Based on the information in the question, which is nearly nothing, let's assume the ground stations and satellites are all using circular dish antennas. Then we can use physics to approximate the radiation patterns with an Airy function.
$$I(\theta) = \left(\frac{2J_1(x)}{x} \right)^2 $$
$$x = ka\sin(\theta) $$
where the wavenumber is given by $k = 2\pi/\lambda = 2 \pi f / c $ ($\lambda$ is of course the wavelength, c the speed of light and f is the frequency) and $a$ is the radius of the aperture or in this case the dish.
So say for example at $f =$ 10 GHz and $a =$ 1.5 meters (3 meter diameter) you can plot a simple radiation pattern for a circular aperture or dish. Of course in reality its more complex and ugly, but then you'd have to use a measured radiation pattern.
I'm pretty sure you can do the trigonometry based on the distances to the satellites based on your previous questions.
I have heard numbers like 10 dB for the threshold of interference using satellite TV receivers. I have no idea how close that is, so perhaps 20 dB would be better. These days the signals are digital and there is so much error correction, it's likely to be somewhere in that range.
def I_airy(ka, theta):
x = ka * np.sin(theta)
I = (2.*spj1(x)/x)**2
return I
import numpy as np
import matplotlib.pyplot as plt
from scipy.special import j1 as spj1
halfpi, pi, twopi = [f*np.pi for f in 0.5, 1, 2]

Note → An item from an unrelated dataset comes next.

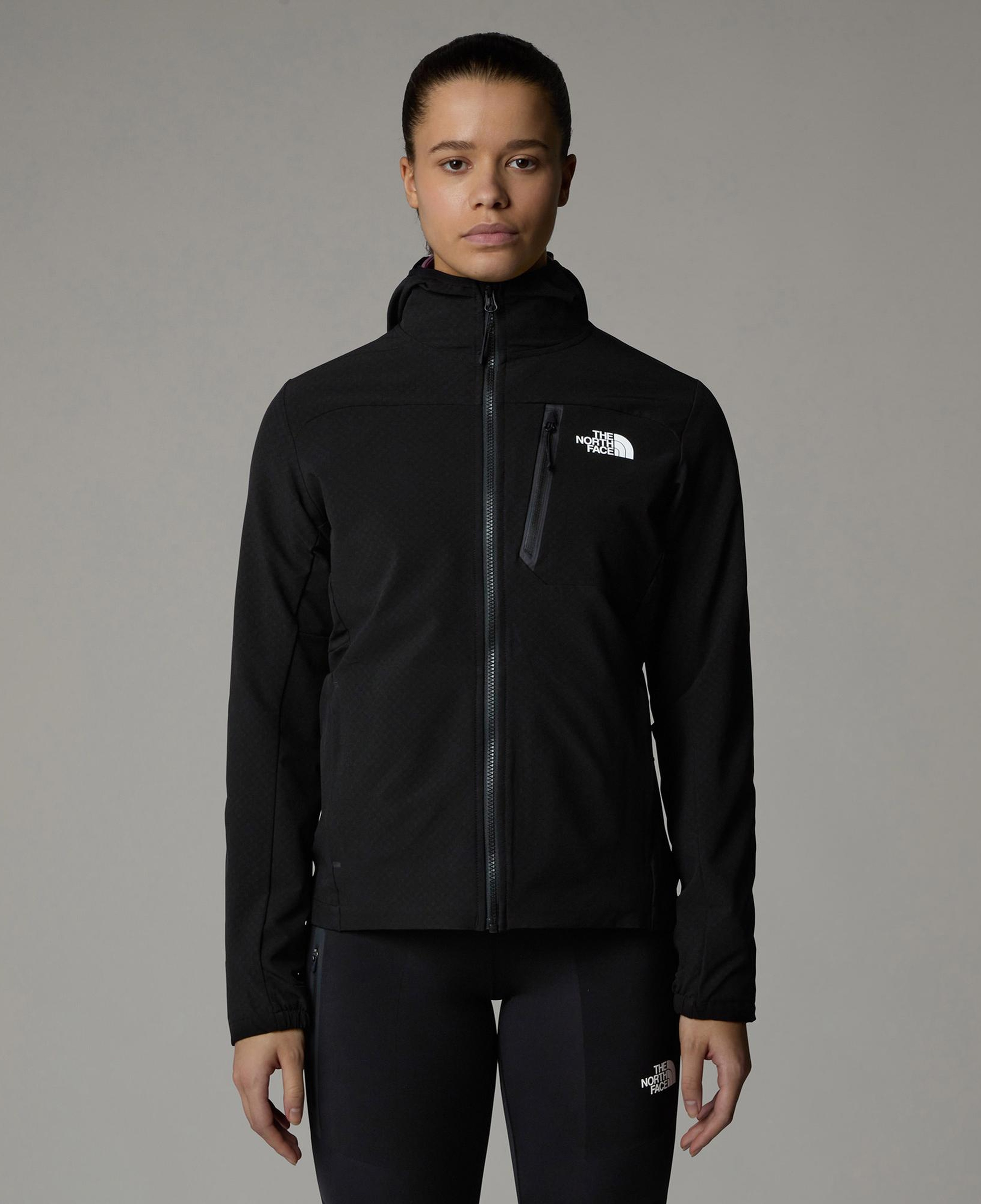 The North Face Mountain Athletics Softshell Kadın Siyah Koşu Mont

degs, rads = 180/pi, pi/180
f = 10E+09 # Hz
c = 3E+08 # m/s
D = 3.0 # meters
a = 0.5*D
ka = twopi * f * a / c
thetadegs = np.linspace(-2, 2, 600) # Skip Zero!
theta = rads*thetadegs
I = I_airy(ka, theta)
I_db = 10 * np.log10(I)
plt.figure()
plt.subplot(2, 1, 1)
plt.plot(thetadegs, I)
plt.title('linear')
plt.subplot(2, 1, 2)
plt.plot(thetadegs, I_db)
plt.ylim(-30, None)
plt.title('dB')
plt.show()